Alongside Daniel Brühl, whose standout role was as the highly celebrated Nazi sniper Frederick Zoller in Inglourious Basterds, the pair fit together adequately. Although there is a slight absence of on-screen passion from both parties this doesn’t taint the film. Their relationship simply adds an emotive depth and air of connectivity for the viewer. Both Watson and Brühl navigate their way through the film in a convincing manner, especially when Watson first enters Colonia Dignidad and Brühl is being tortured. Their performances are solid in what is a challenging script where humour is missing and a convincing range of emotion – from the extremes of happiness to the depths of melancholy – is a necessity.
The majority of the film is based around Lena (Watson) infiltrating Colonia Dignidad and trying to rescue Daniel (Brühl), a role that sees her becomes the knight in shining armour, which is refreshing and unexpected.

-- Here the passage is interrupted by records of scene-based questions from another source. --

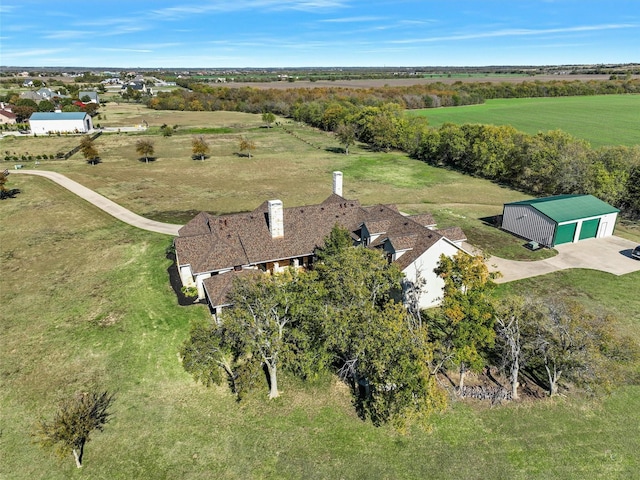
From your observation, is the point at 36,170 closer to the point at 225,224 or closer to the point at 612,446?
the point at 225,224

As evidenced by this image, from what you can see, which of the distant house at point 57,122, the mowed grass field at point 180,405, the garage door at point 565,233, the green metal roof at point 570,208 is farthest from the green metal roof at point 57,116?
the garage door at point 565,233

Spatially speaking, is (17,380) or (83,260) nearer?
(17,380)

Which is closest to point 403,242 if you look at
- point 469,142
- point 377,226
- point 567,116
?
point 377,226

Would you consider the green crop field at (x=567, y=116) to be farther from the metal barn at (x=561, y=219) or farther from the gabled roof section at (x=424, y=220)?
the gabled roof section at (x=424, y=220)

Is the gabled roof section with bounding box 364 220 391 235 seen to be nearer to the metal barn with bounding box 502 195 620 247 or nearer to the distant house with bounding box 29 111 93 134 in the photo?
the metal barn with bounding box 502 195 620 247

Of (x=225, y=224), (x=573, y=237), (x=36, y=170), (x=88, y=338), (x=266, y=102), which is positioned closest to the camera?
(x=88, y=338)

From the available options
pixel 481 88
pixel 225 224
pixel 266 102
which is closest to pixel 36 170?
pixel 225 224

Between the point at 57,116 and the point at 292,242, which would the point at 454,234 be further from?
the point at 57,116
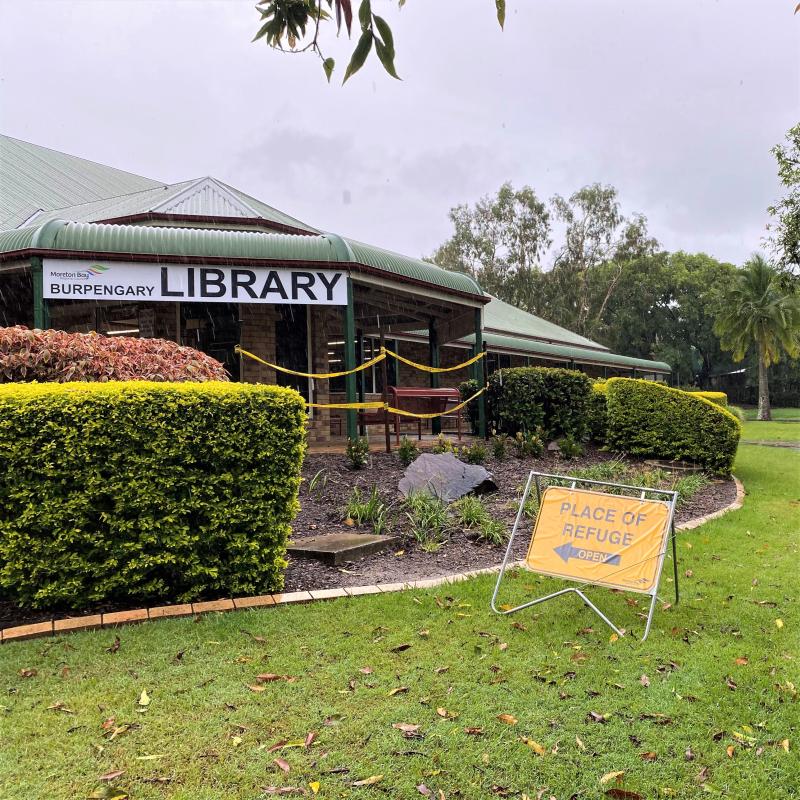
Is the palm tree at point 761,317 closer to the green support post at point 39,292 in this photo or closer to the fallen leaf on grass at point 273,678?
the green support post at point 39,292

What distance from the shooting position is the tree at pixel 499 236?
144ft

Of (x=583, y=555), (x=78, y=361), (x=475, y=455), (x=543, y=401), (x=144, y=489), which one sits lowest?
(x=583, y=555)

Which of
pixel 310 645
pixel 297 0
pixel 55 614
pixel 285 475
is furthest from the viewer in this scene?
pixel 285 475

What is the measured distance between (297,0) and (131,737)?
2.97 meters

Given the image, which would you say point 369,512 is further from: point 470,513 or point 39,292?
point 39,292

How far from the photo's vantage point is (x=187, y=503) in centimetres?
435

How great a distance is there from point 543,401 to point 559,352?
626 inches

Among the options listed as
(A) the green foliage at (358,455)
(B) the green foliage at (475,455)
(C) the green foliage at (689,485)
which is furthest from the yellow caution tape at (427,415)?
(C) the green foliage at (689,485)

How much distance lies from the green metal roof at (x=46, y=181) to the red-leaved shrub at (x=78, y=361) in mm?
11084

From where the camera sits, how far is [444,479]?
763 centimetres

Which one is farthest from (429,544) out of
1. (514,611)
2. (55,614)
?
(55,614)

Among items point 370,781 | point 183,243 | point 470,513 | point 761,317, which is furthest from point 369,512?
point 761,317

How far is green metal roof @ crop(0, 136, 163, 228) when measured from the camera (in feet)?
53.6

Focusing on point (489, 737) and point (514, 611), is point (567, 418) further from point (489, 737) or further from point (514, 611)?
point (489, 737)
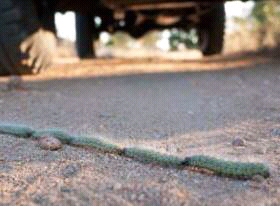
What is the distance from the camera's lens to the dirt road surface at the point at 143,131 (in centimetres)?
294

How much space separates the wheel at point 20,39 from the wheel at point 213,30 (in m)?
4.04

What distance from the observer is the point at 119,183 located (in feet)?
9.90

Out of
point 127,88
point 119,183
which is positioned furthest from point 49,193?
point 127,88

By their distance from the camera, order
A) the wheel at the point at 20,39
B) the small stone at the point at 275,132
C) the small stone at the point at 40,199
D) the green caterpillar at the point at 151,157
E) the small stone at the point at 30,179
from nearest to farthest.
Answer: the small stone at the point at 40,199 → the small stone at the point at 30,179 → the green caterpillar at the point at 151,157 → the small stone at the point at 275,132 → the wheel at the point at 20,39

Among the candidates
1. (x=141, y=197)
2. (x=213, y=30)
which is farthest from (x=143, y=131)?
(x=213, y=30)

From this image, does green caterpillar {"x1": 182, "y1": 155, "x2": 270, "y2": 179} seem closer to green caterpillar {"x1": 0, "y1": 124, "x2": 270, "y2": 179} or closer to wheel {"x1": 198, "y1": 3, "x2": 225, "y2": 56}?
green caterpillar {"x1": 0, "y1": 124, "x2": 270, "y2": 179}

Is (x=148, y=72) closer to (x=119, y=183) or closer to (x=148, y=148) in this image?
(x=148, y=148)

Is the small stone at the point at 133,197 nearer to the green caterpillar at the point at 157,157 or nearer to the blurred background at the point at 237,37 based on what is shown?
the green caterpillar at the point at 157,157

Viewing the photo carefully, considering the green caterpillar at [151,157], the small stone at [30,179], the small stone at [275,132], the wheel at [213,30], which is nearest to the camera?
the small stone at [30,179]

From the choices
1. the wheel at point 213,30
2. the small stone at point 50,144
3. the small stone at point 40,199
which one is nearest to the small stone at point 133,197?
the small stone at point 40,199

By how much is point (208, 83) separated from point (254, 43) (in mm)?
7670

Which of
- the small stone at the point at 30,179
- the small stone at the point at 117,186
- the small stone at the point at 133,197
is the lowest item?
the small stone at the point at 133,197

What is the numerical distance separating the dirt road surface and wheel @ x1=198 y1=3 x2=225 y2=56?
3.03 m

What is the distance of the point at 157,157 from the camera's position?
11.0ft
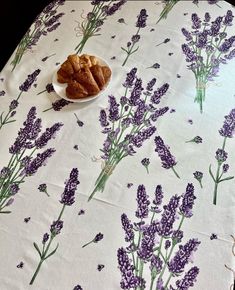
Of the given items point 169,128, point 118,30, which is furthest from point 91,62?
point 169,128

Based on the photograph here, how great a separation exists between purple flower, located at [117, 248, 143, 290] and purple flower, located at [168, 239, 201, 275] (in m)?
0.08

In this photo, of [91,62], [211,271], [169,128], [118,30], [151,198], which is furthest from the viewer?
[118,30]

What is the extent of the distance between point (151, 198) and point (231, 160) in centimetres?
25

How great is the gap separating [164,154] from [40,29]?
82cm

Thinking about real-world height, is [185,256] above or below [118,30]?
below

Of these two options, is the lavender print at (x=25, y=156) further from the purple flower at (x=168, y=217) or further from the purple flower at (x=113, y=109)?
the purple flower at (x=168, y=217)

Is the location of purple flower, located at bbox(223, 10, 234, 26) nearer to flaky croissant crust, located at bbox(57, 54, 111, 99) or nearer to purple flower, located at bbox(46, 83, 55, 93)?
flaky croissant crust, located at bbox(57, 54, 111, 99)

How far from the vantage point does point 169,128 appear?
3.80 feet

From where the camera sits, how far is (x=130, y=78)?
4.32ft

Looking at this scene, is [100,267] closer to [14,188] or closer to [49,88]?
[14,188]

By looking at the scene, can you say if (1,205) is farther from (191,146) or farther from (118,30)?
(118,30)

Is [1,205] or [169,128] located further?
[169,128]

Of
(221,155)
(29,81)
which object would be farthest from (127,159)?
(29,81)

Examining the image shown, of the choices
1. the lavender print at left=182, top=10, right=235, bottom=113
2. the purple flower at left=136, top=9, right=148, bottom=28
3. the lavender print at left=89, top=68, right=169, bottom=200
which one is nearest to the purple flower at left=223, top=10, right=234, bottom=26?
the lavender print at left=182, top=10, right=235, bottom=113
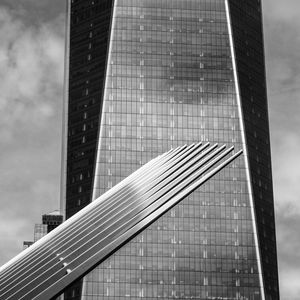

This element of the role alone probably attracted her to Florian Gallenberger’s thriller due to her personal passion for women’s rights and views on feminism.
We follow Lena as days in Colonia Dignidad become months and months become years before Daniel realises that Lena’s in the same camp. Then the dramatic escape ensues.
Gallenberger is effective in shaking the snow-globe in regards to tempo. What starts off as a generic love story comes abruptly to an end when the fearless Daniel is captured and taken to Colonia Dignidad. The atmosphere changes rapidly to something sour and tainted – which is great.
Nyqvist’s performance is brilliantly awkward and deranged, if he featured more the entire feel of the film would have been blacker, and he would have eclipsed both Watson and Brühl in performances alone.
The Colony is riddled with tension and suspense; an underlying theme of grotesqueness is reflective of the Chilean period during the coup in 1973. If there is an embodiment for societal injustice in South America, Colonia Dignidad captures this in one campsite and we’re taken on a journey to see it with Lena and Daniel.